À l'origine la commedia dell'arte :

        Cette mutation du cinéma italien, en tant qu'art populaire,  dans sa manière d'appréhender la réalité, nous oblige à nous interroger sur les origines de la culture populaire italienne. Le cinéma en Italie, comme partout ailleurs a cherché une légitimation qu'il n'a pu trouver que dans un patrimoine culturel qui, au-delà des barrières sociales, pouvait toucher l'ensemble de la population: l'opéra et la commedia dell'arte. Toute l'histoire du cinéma italien peut se définir par rapport à ces deux arts de la représentation. Si le film historique, le mélodrame trouvent leurs racines dans le spectacle lyrique, l'influence de la commedia dell'arte, art par excellence de la parodie et de la dérision, est prépondérante dans la comédie italienne.

        Au début des années 50, les nombreuses comédies tournées en Italie s'apparentent à la commedia dell'arte avec des personnages très stéréotypés. Une grande liberté est laissée à l'acteur principal qui, à partir d'un canevas improvise, brode sur une situation donnée. Toto, acteur de nombreuses comédies de cette époque,  à l'image de l'Italien pauvre de l'après-guerre, n'a d'autres moyens pour s'en sortir que sa ruse et le larcin. Même si elle n'est pas dépourvue de vérité, la comédie apparaît toujours sous le masque du stéréotype.

        A la fin des années 50, les masques tombent. Le personnage de la comédie gagne en individualité, est animé de passions complexes et contradictoires. Il n'évolue plus dans des décors artificiels remplacés alors par des cadres familiers de la vie quotidienne. La comédie se nourrit de la vie dans ce qu'elle a de plus réel. Aussi les spectateurs peuvent-ils s'identifier à ces acteurs que sont désormais Alberto Sordi, Vittorio Gassman, Marcello Mastroianni et Nino Manfredi.

        Cette identification n'est d'abord possible que parce que la comédie à l'italienne est d'abord une comédie dialectale qui à l'opposé des comédies mussoliniennes, s'inscrivent dans une tradition populaire fortement marquée par les particularismes régionaux que le fascisme voulait nier .

        Ces acteurs, par leur manière d'être, par leur jeu fait d'autodérision envers eux-mêmes et leurs personnages, portent cette ironie qui caractérise la comédie italienne et dans laquelle les Italiens se reconnaissent. Ces acteurs, mais aussi les scénaristes, les metteurs en scène sont tout à la fois complices et spectateurs du monde qu'ils représentent. Aussi ces films, profondément inquiétants,  créent-ils, tout à la fois un mouvement d'adhésion et de recul de la part du public. Ce double mouvement s'explique par les capacités des acteurs et des auteurs de raconter sur le mode subjectif ce qui est représenté sur le mode objectif. Le   récit est à la première personne. Sa mise en scène est à la troisième personne. C'est pourquoi cette forme de comédie est un miroir où le public italien aime se regarder vivre et où il s'identifie pleinement aux acteurs.

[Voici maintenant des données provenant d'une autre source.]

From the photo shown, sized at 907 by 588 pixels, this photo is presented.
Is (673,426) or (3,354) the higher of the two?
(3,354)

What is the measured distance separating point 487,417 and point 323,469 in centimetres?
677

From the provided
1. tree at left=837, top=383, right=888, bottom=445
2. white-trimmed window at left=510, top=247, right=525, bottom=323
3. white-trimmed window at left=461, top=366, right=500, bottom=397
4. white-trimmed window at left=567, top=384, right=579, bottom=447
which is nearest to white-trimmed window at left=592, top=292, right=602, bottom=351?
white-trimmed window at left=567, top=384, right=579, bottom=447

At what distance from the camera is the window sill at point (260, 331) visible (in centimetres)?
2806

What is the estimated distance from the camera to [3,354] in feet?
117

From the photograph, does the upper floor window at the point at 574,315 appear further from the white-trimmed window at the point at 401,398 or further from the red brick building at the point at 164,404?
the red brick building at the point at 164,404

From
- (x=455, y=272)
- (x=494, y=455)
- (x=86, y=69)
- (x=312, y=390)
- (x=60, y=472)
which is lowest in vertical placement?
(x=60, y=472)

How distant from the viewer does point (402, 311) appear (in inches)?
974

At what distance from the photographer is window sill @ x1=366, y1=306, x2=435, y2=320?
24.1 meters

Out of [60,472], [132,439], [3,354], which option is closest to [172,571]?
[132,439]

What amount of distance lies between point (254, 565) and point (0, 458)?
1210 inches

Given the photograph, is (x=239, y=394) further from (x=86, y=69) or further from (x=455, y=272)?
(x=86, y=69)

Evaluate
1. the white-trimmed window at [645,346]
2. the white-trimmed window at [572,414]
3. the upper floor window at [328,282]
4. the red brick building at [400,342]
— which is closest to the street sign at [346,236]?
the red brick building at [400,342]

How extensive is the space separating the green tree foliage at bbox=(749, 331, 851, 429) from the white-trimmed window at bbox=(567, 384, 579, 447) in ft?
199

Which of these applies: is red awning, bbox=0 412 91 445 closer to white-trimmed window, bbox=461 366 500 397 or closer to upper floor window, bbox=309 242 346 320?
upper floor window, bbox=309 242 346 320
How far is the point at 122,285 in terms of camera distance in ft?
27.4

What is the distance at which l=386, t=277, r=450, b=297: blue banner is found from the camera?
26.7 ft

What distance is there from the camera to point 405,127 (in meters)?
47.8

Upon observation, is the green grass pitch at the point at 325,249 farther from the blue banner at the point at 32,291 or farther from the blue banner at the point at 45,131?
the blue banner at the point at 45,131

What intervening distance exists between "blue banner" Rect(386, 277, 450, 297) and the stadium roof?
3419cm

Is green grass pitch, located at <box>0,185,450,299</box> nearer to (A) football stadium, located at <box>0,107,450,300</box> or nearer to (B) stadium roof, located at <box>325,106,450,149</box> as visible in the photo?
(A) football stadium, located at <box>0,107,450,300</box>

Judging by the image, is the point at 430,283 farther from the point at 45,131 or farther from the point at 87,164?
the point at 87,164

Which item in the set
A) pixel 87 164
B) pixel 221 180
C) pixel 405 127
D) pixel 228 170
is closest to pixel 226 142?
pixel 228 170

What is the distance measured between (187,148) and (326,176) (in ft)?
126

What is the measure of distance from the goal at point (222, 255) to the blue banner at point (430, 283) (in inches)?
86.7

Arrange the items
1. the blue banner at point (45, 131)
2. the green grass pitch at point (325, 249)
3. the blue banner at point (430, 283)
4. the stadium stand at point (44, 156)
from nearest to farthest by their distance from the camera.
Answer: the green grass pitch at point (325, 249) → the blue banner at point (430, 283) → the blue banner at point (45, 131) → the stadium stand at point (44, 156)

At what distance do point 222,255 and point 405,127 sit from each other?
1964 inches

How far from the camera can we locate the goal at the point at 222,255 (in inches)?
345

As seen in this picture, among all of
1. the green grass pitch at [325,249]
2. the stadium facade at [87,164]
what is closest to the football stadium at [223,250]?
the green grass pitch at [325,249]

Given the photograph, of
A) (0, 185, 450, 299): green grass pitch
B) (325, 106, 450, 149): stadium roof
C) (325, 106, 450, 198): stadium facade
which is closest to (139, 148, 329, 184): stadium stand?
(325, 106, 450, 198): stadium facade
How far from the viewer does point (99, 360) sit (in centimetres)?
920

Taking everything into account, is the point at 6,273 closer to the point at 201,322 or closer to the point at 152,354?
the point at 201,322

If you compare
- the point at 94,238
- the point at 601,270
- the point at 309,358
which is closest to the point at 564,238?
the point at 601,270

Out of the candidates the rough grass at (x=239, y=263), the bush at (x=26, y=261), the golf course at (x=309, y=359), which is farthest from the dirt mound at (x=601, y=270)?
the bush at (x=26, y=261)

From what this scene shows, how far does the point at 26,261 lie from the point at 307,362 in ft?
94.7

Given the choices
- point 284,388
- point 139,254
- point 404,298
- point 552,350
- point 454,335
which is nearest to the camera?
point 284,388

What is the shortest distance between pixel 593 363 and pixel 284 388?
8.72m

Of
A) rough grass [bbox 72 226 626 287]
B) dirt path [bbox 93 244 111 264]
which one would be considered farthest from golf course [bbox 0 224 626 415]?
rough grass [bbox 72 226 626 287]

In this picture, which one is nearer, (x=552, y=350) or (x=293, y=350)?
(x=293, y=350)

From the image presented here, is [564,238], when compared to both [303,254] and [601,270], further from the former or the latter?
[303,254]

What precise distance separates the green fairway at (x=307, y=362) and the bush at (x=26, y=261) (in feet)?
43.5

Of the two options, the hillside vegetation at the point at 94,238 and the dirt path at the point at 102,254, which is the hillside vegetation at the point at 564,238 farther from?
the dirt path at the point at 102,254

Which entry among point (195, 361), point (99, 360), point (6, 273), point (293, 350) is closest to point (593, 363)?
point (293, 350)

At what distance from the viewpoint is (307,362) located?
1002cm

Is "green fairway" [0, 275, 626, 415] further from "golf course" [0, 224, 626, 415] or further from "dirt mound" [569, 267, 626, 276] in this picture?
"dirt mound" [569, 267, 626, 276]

        La représentation du réel se construit alors  sur un double point de vue : toute séquence relève à la fois de la fiction et de la réalité, du tragique et du comique, du cynisme et de la morale. Cette tension qui en résulte  dépend de la manière selon laquelle les réalisateurs de ces comédies posent leur regard de spectateur sur la réalité sociale qu'ils nous montrent.

        En conclusion on peut voir dans la comédie italienne une sorte de  bilan désabusé du néo-réalisme qui visait à une transformation de la société italienne. Son regard se veut plus critique, plus réaliste sur l'évolution de l'Italie. En s'intéressant à des personnages qui croyaient aux idéaux de la Résistance, elle développe un cinéma où percent la colère et  l'amertume. Elle nous fait part de ses doutes sur le miracle économique, sur les changements politiques espérés. Elle délaisse ces personnages pauvres, opprimés, souffrant en silence que les films néo-réalistes savaient mettre en scène pour s'intéresser à des personnages condamnés à la frustration, à l'échec, réduits à n'être que des pantins de l'Histoire.